Despite endless denials, people love a good murder. This is especially true with a plethora of murder mystery books and films to delight our apparent blood-thirstiness. One of the Queens of crime is Agatha Christie, whose novels are continually adapted decades after their publication. There’s something about the quaint genteel Englishness of her work that appeals. With a cup of tea and scone readily replaced by a dagger or gun, death is never far as ‘Crooked House’ proves.

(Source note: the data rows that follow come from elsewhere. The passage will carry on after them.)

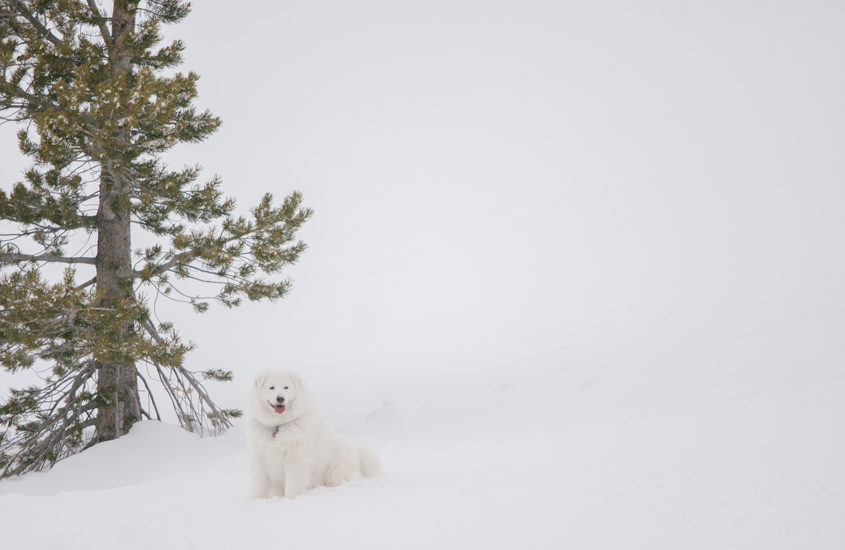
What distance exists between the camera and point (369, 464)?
591cm

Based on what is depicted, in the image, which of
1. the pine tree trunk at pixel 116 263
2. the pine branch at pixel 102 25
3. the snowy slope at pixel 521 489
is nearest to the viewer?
the snowy slope at pixel 521 489

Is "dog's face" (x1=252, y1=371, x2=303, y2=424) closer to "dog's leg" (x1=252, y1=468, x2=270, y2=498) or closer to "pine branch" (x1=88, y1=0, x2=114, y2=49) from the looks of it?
"dog's leg" (x1=252, y1=468, x2=270, y2=498)

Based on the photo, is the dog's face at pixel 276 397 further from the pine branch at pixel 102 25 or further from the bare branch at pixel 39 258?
the pine branch at pixel 102 25

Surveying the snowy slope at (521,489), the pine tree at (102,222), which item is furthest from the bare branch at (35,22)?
the snowy slope at (521,489)

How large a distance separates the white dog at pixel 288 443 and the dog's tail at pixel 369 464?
0.24m

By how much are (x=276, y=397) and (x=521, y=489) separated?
8.16 feet

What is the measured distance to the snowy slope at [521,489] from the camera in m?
3.84

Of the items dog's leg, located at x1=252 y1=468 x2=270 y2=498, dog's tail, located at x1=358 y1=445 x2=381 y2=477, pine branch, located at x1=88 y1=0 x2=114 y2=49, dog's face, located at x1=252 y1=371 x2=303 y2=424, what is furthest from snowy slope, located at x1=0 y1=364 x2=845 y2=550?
pine branch, located at x1=88 y1=0 x2=114 y2=49

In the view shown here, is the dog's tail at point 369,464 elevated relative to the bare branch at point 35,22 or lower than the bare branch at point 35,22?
lower

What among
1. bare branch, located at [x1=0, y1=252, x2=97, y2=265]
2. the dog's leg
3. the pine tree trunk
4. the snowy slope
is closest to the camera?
the snowy slope

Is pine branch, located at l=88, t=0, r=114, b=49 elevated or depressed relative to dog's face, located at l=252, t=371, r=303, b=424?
elevated

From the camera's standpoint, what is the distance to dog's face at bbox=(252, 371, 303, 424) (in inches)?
208

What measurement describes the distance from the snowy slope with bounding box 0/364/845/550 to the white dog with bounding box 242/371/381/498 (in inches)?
12.3

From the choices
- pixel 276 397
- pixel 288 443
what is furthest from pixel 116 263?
pixel 288 443
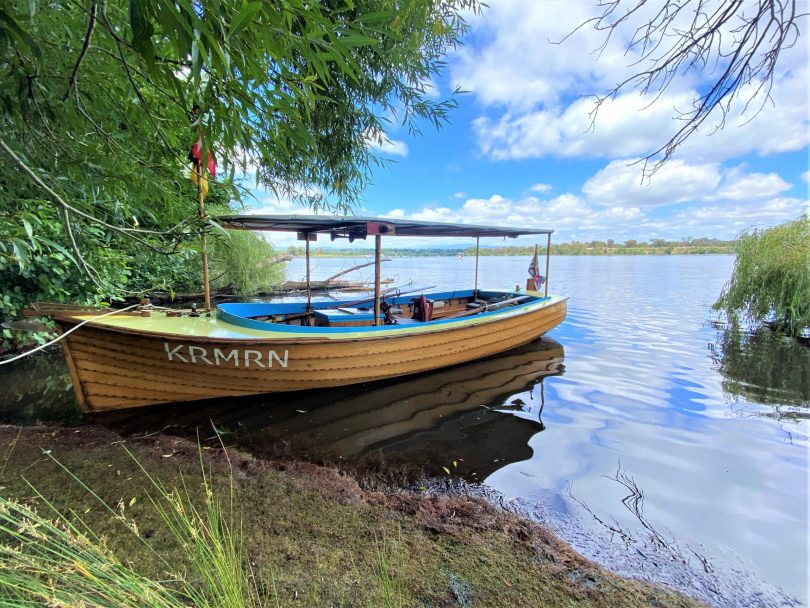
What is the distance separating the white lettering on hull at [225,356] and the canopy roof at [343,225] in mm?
1550

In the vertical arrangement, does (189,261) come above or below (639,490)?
above

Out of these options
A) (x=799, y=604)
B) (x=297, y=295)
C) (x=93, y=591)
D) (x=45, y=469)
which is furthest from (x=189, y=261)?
(x=799, y=604)

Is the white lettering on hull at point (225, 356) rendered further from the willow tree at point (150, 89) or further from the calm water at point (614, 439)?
the willow tree at point (150, 89)

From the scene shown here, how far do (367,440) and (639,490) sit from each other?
2724 mm

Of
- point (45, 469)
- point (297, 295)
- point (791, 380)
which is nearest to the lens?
point (45, 469)

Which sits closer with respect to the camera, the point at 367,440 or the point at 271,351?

Private detective Charles Hayward (Max Irons) has his work cut out. Returning from Cairo to London to set up business, his current assignment finds him investigating a murder. When a wealthy and ruthless tycoon is found poisoned, Charles is tasked by the family to solve the crime. Among the suspects are Lady Edith (Glenn Close), Madga (Gillian Anderson) and Sophia (Stefanie Martini). Attempting to put together the scattered clues, Charles’ life swiftly becomes perilous as the killer lurks in the shadows.

Despite being released into cinemas, ‘Crooked House’ has a ‘small-screen’ feel. Unlike the recent adaptation of ‘Murder on the Orient Express’, ‘Crooked House’ doesn’t broaden the canvas beyond that of a TV production. Maybe that’s due to lack-lustre direction or an overly long script, but ‘Crooked House’ doesn’t capture attention as it should. Padding is evident throughout even if the excellent cast give it their all.

One of the ‘delights’ of Christie’s mysteries is seeing how her wealthy characters are miserable. In spite of their money, their chaos rather than joy is effectively conveyed by ‘Crooked House’. Due to fine performances, the characters are as interesting and complex as needed with the killer’s reveal a genuine surprise. The scenery also can’t be faulted with the English countryside lovingly rendered by fine cinematography.

‘Crooked House’ is a reasonable Christie adaptation without being dazzling. The low-key story seems suited to the small-screen than its bigger counterpart. It’s pleasing that more faithful adaptations of Christie’s works are being made with her murderous imagination keeping viewers guessing until the end.